Pagi itu cuaca dingin. Dua orang terbangun di dua tempat berbeda. Membuka matanya, dan melakukan aktivitas harian yang berbeda pula. Di tempatnya Neratha sudah menyiapkan sarapan untuk adik-adiknya di panti. Sedangkan Denata sedang bersiap sebelum menikmati sarapan pagi dengan tenangnya.

"Sini kubantuin." Alvian datang mendekat sambil mengambil dua piring berisi nasi goreng panas lengkap dengan telur dadar dari tangan Neratha.

"Makasih Kak." Neratha berjalan kembali kearah kompor.

"Ih, wangi." 

"Iya dul, kayak nasi goreng."

"Eh kamu jangan ngalangin jalan ah tong!"

"Pagiiii! Ih kakak udah masak!" 

"Eh kalian udah bangun? Pagi." Alvian menoleh ke sebelah kanan, arah ruang tamu. Ada anak-anak sedang mengintip dari tembok sebelahnya. 

"Sini sini ayo duduk." Neratha mendekati adik-adiknya yang baru bangun.

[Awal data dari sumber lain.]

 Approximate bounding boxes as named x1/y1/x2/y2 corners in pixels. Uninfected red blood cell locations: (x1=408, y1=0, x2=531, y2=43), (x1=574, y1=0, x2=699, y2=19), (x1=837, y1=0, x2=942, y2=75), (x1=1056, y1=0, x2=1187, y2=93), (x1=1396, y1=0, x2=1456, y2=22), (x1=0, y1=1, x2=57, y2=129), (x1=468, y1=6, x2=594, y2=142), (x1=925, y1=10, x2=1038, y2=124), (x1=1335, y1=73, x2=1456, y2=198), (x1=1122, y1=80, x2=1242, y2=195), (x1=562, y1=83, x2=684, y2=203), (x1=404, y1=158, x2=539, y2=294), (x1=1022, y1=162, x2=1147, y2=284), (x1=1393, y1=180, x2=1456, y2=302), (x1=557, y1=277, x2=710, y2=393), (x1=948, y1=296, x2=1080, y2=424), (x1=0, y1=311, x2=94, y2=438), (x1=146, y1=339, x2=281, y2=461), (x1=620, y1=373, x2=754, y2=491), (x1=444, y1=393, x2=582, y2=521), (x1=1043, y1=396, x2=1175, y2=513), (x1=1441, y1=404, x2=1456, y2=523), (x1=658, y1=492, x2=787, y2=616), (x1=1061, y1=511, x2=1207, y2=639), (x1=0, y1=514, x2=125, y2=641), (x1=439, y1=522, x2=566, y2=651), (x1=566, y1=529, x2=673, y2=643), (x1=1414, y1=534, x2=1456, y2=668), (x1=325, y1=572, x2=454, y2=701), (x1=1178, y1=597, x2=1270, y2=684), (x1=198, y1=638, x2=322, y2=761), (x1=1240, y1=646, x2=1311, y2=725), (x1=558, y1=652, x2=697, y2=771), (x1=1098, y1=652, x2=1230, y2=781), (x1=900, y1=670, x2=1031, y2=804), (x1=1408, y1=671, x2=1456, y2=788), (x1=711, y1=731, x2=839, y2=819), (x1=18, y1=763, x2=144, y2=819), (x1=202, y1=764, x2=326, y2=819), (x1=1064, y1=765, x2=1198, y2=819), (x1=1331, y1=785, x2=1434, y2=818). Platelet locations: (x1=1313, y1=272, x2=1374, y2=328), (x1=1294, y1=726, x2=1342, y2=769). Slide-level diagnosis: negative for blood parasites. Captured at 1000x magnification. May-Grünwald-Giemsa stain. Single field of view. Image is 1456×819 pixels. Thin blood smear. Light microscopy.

"Kak! Ini si gundul bangunin kami gara-gara cium wangi masakan." Seorang bocah laki-laki tambun dengan rambut pendeknya menunjuk anak gundul di sampingnya yang bertubuh kurus.

"Iya tapi kan kamu yang langsung tau itu nasi goreng. Dasar gentong!" Si gundul tak mau kalah suara.

"Hahaha. Bacot ah! Ayo makan!" Seorang gadis kecil imut disamping si gundul yang gigi depannya belum tumbuh semua langsung bergerak mengambil piring di dekatnya.

"Eeeh, Dera, siapa yang ngajarin kamu ngomong gitu? Gak boleh ya sayang." Neratha mendekati gadis kecil berbaju pink yang rambutnya diikat dua itu.

"Nistagram kak." Jawabnya polos, seperti anak umur 6 tahun pada umumnya.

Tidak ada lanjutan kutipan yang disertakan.